Consigne 1:
Répondez à ces questions à partir du texte ci-dessous sur les personnes migrantes dans les médias :
(a) À quel rythme paraît la newsletter de France terre d'asile ?
(b) Quelle fonction Estelle Ndjandjo exerce-t-elle au sein de l'AJAR ?
(c) Quelle représentation des personnes migrantes voit-on le plus, d'après le texte ?

Texte fourni:
Cet article est issu de la Lettre de l'asile et de l'intégration, newsletter bimestrielle de France terre d'asile qui propose un éclairage sur des problématiques liées à l'asile et l’intégration en France. Inscrivez-vous pour la recevoir !
Alors que le thème de la migration est très présent dans les médias, la visibilité des personnes migrantes reste assez faible. Estelle Ndjandjo, journaliste et porte-parole de l’Association des Journalistes Antiracistes et Racisé·es (AJAR), analyse la place occupée par les migrations dans les débats.
Quelles représentations des personnes migrantes sont dominantes dans les médias de masse ?
La représentation déshumanisante est celle que l’on voit le plus. C'est celle de corps en Méditerranée. Quand les drames migratoires sont repris, c'est en donnant beaucoup de chiffres, sur les morts depuis des années, sur la Méditerranée ou sur Calais. Il y a également une surreprésentation des personnes venant du Sud global, que cela soit du Proche Moyen-Orient, d'Asie ou bien d'Afrique.

Lignes enregistrées:
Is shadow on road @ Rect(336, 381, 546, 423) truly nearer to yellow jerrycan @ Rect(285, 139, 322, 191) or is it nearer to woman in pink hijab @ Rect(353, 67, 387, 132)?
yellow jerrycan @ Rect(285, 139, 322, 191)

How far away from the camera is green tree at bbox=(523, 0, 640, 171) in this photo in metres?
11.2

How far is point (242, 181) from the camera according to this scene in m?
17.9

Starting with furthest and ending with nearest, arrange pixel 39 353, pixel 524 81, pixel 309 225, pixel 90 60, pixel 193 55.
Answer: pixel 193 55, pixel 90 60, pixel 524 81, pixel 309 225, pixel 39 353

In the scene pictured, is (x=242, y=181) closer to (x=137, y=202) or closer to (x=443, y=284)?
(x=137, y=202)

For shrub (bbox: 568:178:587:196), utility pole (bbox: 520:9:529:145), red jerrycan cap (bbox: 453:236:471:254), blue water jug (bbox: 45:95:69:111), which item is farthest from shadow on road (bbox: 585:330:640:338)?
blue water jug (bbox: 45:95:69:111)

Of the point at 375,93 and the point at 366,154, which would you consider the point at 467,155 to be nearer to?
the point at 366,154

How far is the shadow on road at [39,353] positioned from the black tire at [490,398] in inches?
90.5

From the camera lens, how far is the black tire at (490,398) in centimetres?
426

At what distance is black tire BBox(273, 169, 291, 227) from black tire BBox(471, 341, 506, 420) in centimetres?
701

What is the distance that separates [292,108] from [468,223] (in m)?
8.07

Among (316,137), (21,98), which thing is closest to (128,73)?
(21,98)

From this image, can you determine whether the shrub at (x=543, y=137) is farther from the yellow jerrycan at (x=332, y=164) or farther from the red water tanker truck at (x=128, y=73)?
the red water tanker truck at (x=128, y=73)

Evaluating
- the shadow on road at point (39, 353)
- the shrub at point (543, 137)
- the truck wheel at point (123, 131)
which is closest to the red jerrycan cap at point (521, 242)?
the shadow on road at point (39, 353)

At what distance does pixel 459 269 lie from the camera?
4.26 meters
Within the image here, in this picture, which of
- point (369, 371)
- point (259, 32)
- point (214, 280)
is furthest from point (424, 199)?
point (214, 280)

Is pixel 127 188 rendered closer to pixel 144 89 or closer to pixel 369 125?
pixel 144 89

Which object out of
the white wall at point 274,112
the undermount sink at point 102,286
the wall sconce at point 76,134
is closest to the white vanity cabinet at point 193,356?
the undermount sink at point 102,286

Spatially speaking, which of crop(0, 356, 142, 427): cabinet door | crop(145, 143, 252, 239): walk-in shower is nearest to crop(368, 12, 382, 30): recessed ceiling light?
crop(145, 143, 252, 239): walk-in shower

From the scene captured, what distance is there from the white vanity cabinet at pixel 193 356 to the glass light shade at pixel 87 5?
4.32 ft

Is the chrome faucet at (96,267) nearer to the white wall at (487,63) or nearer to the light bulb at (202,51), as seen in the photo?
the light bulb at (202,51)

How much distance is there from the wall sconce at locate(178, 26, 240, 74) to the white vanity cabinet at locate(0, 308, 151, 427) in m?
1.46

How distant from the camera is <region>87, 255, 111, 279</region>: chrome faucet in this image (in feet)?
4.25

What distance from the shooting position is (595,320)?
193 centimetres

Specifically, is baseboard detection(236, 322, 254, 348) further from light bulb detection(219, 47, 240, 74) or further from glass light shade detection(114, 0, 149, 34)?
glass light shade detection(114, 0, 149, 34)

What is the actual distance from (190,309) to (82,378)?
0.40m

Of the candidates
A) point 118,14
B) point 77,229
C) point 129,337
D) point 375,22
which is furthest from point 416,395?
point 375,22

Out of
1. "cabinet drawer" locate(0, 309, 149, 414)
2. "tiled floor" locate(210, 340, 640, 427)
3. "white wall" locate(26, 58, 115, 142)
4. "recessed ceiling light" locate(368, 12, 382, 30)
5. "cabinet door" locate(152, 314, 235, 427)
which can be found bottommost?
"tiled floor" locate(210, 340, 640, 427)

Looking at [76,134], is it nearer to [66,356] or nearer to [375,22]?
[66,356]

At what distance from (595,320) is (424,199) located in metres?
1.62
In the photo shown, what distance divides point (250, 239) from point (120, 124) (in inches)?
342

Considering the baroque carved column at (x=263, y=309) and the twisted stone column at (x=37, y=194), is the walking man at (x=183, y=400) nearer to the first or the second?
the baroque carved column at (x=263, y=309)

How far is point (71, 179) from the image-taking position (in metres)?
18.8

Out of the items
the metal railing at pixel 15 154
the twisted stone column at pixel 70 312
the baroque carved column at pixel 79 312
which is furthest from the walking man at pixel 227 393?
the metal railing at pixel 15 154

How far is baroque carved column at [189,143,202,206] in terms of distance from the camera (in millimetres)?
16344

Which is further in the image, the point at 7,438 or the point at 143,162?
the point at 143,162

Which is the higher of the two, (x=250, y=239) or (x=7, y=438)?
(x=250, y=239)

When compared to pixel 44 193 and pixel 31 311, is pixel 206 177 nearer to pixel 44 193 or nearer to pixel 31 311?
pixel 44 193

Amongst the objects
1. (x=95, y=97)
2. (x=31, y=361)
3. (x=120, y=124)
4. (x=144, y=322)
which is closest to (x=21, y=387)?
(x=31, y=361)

Consigne 2: Extrayez chacune des lignes ci-dessus qui contient la chaîne "chrome", en tenant compte de la casse.

Réponse correcte 1:
(a) Elle est bimestrielle.
(b) Elle en est la porte-parole.
(c) La représentation déshumanisante, celle de corps en Méditerranée.

Réponse correcte 2:
Is the chrome faucet at (96,267) nearer to the white wall at (487,63) or nearer to the light bulb at (202,51), as seen in the photo?
How distant from the camera is <region>87, 255, 111, 279</region>: chrome faucet in this image (in feet)?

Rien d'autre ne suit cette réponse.